1-4 bytes are just padding i believe 5 is the ammount of books that is written to the struct
0xcb 0x3b 0x8d is the bookhash
0x12 is the bookhashId
@Styx said in Qdatastreams and binary files.:
1-4 bytes are just padding
OK
i believe 5 is the ammount of books that is written to the struct
So the maximum number of books is 255?
What are bytes 6-12?
-
The null bytes are just null padding. max number of books are 5 each book has its own bookhash and bookhashId booktype bookdir and bookfilename
Would use qbytearray mid grab the max number of books which is 5 then loop thru the rest of the qbytearray to grab each bookinformation.
-
The null bytes are just null padding. max number of books are 5 each book has its own bookhash and bookhashId booktype bookdir and bookfilename
Would use qbytearray mid grab the max number of books which is 5 then loop thru the rest of the qbytearray to grab each bookinformation.
@Styx said in Qdatastreams and binary files.:
The null bytes are just null padding. max number of books are 5 each book has its own bookhash and bookhashId booktype bookdir and bookfilename
OK
Would use qbytearray mid grab the max number of books which is 5 then loop thru the rest of the qbytearray to grab each bookinformation.
Sounds good
-
is there a way to loop thru the bytearray without using mid?
was using...
Books bookinfo; bookinfo.bookCount = (bytearray.at(5) & 0xFFFF);
@Styx said in Qdatastreams and binary files.:
is there a way to loop thru the bytearray without using mid?
Sure (https://doc.qt.io/qt-5/qbytearray.html):
QByteRef operator[](int i)
char operator[](int i) const
char operator[](uint i) const
QByteRef operator[](uint i)So
for (int i = 0; i < 3; ++i) bytearray[i];
-
So once i readall the file into the qbytearray i would use mid to break up the byte offset and copy them to another bytearray?
Is there away to get around not having to use so many qbytearray to copy data?
How would seek and read work from a Qfile?
02 - book count 00 00 00 00 00 00 00 - (padding) fb 2b 7d 13 - bookhash 09 - bookhashid 00 00 00 00 00 00 00 - (padding) 44 6e 49 4f 43 44 61 62 64 - booktype 42 - booktypeid 00 00 00 00 00 00 00 - (padding) 00 00 00 00 00 00 00 00 00 00 00 00 - bookDir and bookFileName (Qstring) 00 00 00 00 00 00 00 - (padding) 1a 10 a2 ae - bookhash 08 - bookhashid 00 00 00 00 00 00 00 41 6S 64 4f 47 61 49 44 - booktype 3c - booktypeid 00 00 00 00 00 00 00 00 00 00 00 00 00 00 00 00 00 00 00 - bookDir and bookFileName (Qstring)
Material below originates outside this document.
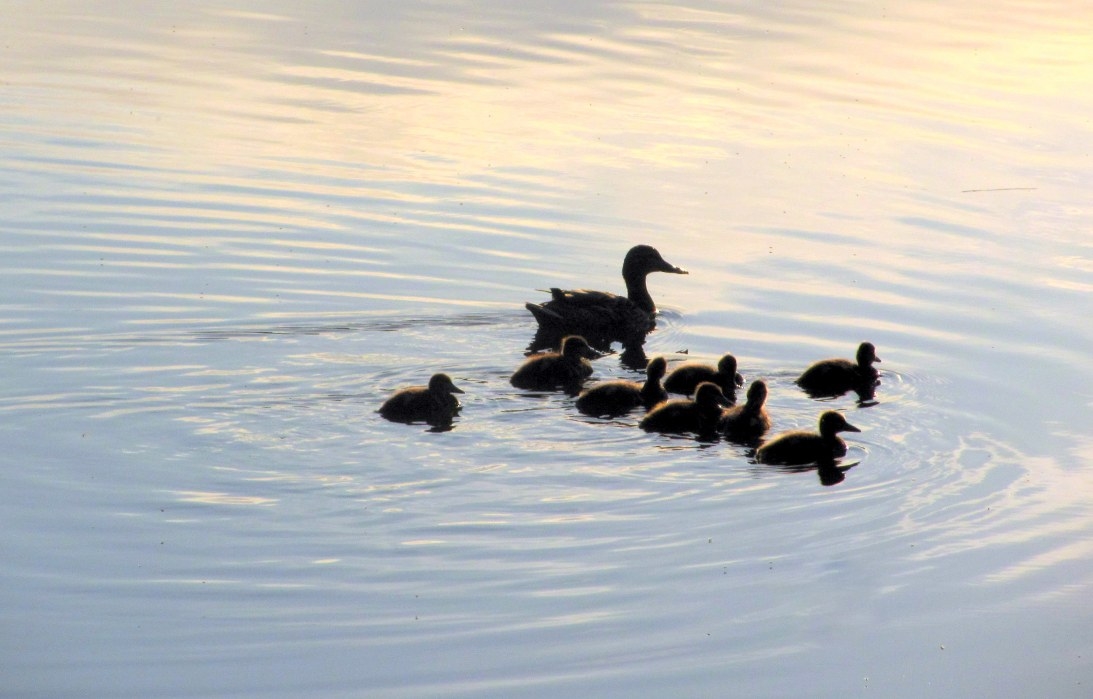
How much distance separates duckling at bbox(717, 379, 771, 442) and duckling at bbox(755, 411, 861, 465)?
0.88ft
This is a example of a file i am reading i was trying to read it into a struct but not sure if that is the correct method. Qdatastreams cant be used because the file wasn't written by qdatastreams.
as you seen in the code the book count is looped base on the same information provided.
-
Hi
What app produces the file ?
Its not open source so you could get the actual record definitions ? -
@Styx said in Qdatastreams and binary files.:
Is there away to get around not having to use so many qbytearray to copy data?
Work with a plain const char * pointer
-
@Styx said in Qdatastreams and binary files.:
Is there away to get around not having to use so many qbytearray to copy data?
Work with a plain const char * pointer
@Christian-Ehrlicher said in Qdatastreams and binary files.:
Work with a plain const char * pointer
To add to @Christian-Ehrlicher's point: Call
QByteArray:data()
orQByteArray::constData()
to get a raw pointer to your data. Then, you can use pointer arithmetic to extract your data.QByteArray ba = file.readAll(); const char* data = ba.constData(); // Assuming that your file is little-endian... memcpy(&m_binaryVersion, data + 0, sizeof(quint8 )); memcpy(&bookCount, data + 5, sizeof(quint8 )); memcpy(&bookHash, data + 13, sizeof(quint32));
EDIT: Code above changed from reinterpret_cast<> to memcpy() for cross-platform safety
-
@JKSH Since .data() is null terminated. Think it would be better to use shift left.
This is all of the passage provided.